Material to process>
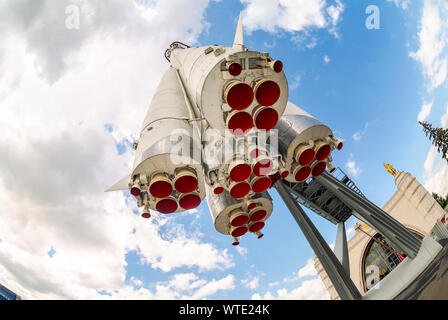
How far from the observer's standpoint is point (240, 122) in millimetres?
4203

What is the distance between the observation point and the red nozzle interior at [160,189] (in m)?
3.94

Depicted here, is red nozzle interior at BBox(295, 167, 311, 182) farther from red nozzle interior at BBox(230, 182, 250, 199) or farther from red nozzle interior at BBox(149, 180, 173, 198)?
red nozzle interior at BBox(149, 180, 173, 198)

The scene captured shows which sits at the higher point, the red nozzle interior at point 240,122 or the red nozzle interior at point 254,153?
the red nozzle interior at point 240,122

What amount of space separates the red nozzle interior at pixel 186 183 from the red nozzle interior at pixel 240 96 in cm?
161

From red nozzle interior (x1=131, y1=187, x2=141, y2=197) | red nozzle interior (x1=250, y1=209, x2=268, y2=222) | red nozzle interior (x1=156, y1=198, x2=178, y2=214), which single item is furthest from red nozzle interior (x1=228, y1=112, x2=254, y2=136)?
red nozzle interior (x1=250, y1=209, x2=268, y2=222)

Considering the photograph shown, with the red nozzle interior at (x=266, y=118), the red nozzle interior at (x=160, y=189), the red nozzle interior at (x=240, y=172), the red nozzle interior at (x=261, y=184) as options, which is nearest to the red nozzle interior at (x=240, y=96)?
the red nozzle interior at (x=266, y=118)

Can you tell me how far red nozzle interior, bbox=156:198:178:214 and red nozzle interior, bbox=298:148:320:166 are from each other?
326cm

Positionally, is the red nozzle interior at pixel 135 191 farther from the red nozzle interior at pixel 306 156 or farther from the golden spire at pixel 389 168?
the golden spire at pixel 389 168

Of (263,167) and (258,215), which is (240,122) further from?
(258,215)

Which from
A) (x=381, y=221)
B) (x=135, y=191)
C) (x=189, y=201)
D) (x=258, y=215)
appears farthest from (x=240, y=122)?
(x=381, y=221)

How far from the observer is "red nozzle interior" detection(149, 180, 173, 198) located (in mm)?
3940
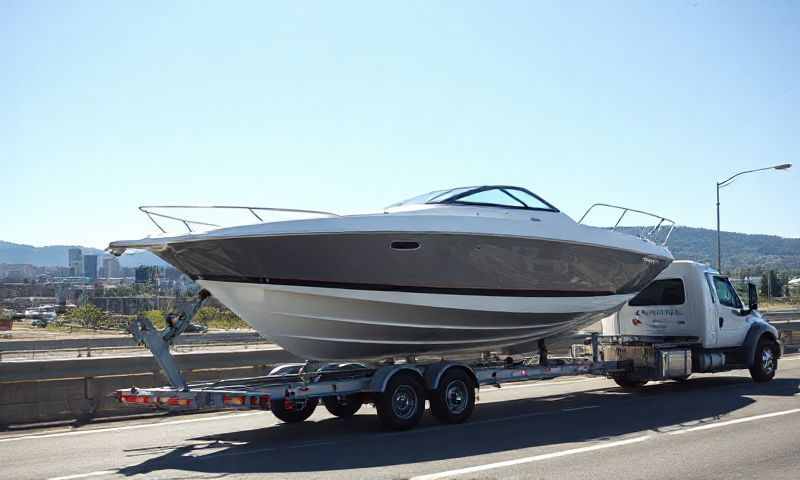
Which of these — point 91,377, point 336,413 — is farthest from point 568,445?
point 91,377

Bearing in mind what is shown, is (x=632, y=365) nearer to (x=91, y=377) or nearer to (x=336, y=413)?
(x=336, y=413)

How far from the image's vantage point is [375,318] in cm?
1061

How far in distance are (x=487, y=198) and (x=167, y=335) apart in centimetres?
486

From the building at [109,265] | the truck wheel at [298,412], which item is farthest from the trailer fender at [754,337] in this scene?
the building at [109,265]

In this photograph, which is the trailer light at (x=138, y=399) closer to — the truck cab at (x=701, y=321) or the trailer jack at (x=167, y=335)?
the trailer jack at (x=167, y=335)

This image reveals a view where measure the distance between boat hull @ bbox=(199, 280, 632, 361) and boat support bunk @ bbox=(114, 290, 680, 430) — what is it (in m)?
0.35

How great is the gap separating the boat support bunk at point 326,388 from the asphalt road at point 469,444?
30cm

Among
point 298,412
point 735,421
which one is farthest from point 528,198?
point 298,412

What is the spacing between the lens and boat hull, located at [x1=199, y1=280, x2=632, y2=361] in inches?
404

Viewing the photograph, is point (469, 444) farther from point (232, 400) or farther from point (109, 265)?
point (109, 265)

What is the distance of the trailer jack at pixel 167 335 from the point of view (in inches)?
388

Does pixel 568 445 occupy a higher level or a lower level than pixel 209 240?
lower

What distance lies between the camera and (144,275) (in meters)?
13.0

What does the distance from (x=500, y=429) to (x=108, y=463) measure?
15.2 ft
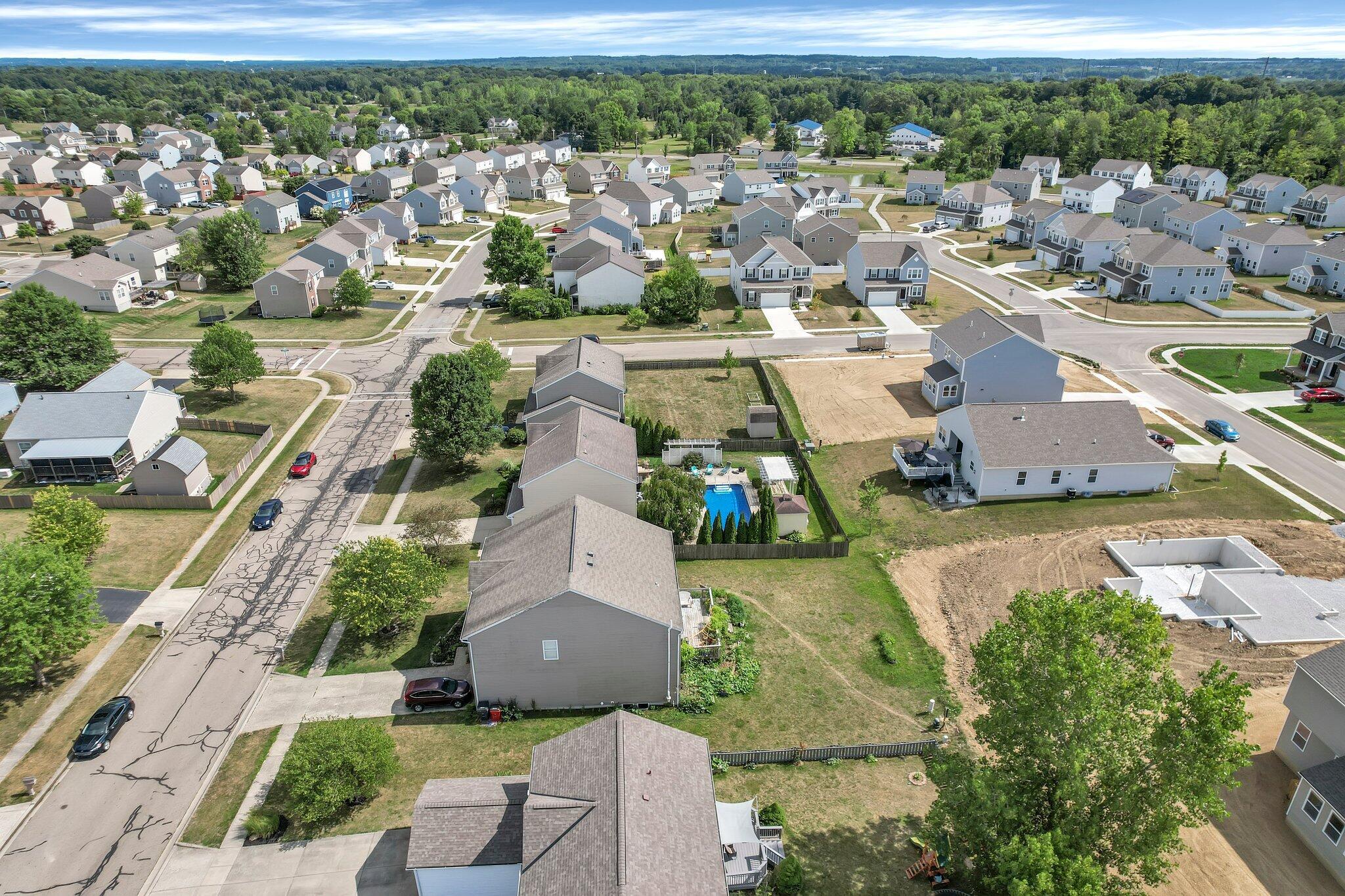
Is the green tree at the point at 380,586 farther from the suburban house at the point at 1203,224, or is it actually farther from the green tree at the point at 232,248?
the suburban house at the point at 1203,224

Your instructions>
Please rewrite the rows from the line containing "What does the" through the end of the rows, swapping "green tree" for "oak tree" and changing nothing else. Omit the pictures from your answer.

Response>
What does the distance from (x=500, y=429) to (x=108, y=463) measure?
15.2 ft
Is the oak tree at the point at 380,586 farther from the suburban house at the point at 1203,224, or is it actually farther from the oak tree at the point at 232,248?
the suburban house at the point at 1203,224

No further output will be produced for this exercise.